- [Problem to work on]: Reproduce the rows starting at the first one and ending at the line containing "(x=39, y=118), (x=29, y=108), (x=73, y=48)", switching every "camera" to "lens" and leaving everything else unchanged.

- [Stored data]:
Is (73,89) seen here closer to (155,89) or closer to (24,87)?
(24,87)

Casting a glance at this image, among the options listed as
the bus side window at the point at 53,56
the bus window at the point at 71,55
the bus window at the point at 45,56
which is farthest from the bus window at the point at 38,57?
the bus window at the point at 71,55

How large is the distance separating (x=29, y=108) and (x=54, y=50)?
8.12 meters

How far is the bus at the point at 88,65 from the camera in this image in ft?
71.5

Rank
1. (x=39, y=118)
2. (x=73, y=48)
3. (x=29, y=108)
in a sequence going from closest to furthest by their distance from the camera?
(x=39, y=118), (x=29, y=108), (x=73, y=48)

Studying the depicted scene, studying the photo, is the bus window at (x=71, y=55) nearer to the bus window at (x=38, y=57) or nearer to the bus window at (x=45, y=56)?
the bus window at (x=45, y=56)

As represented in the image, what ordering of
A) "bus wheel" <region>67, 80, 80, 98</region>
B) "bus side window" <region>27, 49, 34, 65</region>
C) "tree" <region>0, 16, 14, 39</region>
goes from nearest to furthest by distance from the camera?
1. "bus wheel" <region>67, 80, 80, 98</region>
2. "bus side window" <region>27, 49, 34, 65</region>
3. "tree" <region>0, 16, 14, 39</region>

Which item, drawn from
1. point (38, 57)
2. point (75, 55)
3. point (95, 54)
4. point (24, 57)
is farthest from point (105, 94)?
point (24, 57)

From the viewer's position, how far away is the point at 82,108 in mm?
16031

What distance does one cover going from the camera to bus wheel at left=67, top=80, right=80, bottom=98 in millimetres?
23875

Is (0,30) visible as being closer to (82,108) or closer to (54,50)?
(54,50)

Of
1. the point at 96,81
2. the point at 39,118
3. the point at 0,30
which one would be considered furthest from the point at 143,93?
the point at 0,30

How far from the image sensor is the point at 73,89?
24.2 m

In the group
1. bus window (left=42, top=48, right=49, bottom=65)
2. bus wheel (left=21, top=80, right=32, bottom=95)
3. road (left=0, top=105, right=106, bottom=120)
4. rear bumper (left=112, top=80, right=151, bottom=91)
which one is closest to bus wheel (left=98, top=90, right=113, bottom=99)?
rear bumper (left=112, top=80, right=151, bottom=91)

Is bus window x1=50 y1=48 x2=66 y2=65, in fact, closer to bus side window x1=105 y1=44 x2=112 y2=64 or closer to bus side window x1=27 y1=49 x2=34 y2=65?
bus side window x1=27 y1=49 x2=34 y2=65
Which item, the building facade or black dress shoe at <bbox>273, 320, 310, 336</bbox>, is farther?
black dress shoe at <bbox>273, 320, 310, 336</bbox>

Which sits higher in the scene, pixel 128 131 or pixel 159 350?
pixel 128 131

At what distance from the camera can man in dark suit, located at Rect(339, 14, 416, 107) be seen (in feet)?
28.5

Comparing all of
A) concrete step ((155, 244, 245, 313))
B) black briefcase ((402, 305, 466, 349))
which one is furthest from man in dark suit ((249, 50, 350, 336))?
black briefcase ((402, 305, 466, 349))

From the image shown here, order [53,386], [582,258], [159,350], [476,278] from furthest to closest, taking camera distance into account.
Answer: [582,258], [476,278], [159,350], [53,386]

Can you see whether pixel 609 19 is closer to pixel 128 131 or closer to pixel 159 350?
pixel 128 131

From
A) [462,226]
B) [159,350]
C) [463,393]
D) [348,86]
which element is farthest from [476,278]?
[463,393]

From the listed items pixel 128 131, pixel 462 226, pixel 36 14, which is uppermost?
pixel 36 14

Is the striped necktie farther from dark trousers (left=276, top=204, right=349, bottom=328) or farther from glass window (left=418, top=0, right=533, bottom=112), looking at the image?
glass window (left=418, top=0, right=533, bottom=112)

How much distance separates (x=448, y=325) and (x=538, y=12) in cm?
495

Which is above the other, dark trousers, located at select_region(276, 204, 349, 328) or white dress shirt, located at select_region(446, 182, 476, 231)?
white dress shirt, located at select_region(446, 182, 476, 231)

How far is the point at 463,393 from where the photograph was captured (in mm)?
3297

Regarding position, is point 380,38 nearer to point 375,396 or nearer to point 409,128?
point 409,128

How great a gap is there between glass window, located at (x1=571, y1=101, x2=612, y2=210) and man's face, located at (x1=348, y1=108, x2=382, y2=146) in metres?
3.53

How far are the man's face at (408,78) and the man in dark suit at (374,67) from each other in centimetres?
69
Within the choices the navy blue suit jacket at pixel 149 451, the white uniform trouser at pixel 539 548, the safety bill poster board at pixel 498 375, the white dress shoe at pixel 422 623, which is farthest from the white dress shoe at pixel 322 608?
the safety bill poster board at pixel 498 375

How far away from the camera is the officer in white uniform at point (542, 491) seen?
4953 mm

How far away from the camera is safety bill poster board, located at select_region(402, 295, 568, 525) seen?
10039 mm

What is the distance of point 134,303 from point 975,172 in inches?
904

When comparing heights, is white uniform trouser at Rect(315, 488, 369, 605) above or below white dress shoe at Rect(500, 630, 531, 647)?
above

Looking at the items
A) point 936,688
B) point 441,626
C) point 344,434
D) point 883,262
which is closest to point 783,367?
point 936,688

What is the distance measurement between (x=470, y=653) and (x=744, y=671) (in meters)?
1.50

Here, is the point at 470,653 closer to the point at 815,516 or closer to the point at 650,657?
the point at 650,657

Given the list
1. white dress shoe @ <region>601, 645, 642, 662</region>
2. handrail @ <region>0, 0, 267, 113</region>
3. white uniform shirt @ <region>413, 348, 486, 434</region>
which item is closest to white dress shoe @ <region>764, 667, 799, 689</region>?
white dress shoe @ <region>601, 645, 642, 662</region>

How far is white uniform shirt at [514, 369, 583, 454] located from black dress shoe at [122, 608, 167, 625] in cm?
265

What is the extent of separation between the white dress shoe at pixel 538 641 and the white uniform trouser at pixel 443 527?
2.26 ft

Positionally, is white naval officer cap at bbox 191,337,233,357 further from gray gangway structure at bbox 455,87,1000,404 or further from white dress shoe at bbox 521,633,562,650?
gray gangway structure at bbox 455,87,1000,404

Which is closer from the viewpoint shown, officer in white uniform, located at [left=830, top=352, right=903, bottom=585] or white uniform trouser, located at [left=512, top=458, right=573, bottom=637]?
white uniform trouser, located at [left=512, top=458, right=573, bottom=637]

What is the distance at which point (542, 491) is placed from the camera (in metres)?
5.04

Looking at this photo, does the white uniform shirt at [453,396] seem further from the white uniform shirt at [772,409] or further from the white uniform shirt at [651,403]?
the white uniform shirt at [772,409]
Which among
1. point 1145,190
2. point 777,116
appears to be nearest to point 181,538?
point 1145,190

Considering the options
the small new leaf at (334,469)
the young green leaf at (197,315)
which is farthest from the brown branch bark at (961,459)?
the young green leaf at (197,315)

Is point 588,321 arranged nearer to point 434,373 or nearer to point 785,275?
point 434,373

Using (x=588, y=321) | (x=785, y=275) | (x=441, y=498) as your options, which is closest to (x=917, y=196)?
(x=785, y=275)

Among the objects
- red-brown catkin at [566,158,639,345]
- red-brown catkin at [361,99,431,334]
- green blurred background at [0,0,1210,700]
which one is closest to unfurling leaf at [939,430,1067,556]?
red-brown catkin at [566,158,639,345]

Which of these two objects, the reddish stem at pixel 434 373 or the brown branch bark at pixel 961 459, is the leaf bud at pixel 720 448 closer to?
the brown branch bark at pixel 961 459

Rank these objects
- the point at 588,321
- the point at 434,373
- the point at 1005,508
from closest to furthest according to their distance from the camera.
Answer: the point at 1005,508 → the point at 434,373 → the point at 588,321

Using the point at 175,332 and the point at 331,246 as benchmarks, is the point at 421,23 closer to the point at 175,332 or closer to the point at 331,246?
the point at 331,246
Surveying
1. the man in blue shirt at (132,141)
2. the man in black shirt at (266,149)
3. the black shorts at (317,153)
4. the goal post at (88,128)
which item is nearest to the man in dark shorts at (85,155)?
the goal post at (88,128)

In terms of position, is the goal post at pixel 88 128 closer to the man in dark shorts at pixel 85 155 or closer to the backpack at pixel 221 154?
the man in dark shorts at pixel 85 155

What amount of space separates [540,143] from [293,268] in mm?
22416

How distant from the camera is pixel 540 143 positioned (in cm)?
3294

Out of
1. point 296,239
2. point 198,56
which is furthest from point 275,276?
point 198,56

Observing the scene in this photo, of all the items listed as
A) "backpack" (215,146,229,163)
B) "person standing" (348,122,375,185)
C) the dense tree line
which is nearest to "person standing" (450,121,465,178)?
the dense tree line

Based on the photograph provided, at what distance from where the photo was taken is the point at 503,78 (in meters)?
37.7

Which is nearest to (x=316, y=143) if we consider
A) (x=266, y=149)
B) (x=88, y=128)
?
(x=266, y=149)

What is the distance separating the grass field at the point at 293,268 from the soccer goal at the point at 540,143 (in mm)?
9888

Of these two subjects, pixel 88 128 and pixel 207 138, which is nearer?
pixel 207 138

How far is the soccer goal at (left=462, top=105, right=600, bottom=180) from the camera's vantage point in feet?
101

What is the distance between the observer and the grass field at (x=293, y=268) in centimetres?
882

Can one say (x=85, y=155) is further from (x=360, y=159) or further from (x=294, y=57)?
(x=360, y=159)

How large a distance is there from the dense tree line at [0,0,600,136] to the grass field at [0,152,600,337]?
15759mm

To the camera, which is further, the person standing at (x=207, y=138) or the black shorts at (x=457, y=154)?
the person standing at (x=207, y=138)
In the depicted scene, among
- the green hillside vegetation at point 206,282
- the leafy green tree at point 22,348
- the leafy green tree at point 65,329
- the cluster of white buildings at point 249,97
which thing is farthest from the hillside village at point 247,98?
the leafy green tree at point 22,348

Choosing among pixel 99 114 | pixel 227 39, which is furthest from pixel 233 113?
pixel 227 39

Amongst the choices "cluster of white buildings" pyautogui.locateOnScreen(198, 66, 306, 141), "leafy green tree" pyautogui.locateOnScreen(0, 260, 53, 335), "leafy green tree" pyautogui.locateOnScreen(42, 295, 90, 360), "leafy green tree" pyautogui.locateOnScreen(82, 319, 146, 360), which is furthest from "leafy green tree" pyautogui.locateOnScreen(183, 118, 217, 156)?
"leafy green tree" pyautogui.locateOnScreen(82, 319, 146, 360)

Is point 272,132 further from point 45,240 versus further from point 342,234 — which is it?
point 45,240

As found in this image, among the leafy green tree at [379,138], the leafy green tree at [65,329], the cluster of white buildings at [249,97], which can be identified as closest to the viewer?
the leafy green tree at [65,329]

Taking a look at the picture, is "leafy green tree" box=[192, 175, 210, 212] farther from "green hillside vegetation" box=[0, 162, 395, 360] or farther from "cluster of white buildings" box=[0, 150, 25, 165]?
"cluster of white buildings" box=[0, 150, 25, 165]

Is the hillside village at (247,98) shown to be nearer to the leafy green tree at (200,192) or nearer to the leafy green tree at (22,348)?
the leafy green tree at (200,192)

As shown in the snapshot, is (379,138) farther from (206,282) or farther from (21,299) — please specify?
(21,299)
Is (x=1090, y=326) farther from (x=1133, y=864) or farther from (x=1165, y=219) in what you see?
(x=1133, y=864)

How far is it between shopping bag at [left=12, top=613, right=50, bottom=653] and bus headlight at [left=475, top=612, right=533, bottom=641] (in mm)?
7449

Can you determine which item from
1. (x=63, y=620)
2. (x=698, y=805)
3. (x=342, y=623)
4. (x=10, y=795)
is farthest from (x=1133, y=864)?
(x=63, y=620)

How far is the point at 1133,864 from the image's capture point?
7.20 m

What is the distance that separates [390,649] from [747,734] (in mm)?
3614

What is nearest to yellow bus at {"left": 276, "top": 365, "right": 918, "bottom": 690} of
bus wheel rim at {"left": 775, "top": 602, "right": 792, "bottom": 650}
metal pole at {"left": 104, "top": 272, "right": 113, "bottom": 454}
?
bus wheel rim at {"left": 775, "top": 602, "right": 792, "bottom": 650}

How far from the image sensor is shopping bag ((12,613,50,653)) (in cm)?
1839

- [Completed task]:
Is (73,89) seen here closer to (155,89) or closer to (24,87)?
(24,87)

Casting a glance at this image, among the options listed as
the bus side window at the point at 53,56
the bus window at the point at 71,55
the bus window at the point at 45,56
which is farthest from the bus window at the point at 38,57?
the bus window at the point at 71,55

How large is the distance separating (x=29, y=108) and (x=54, y=50)?
8.12 meters

How far is the bus at the point at 88,65 from the lens in this image in ft?
71.5

Rank
1. (x=39, y=118)
2. (x=73, y=48)
3. (x=29, y=108)
in a sequence going from closest to furthest by their distance from the lens?
(x=39, y=118), (x=29, y=108), (x=73, y=48)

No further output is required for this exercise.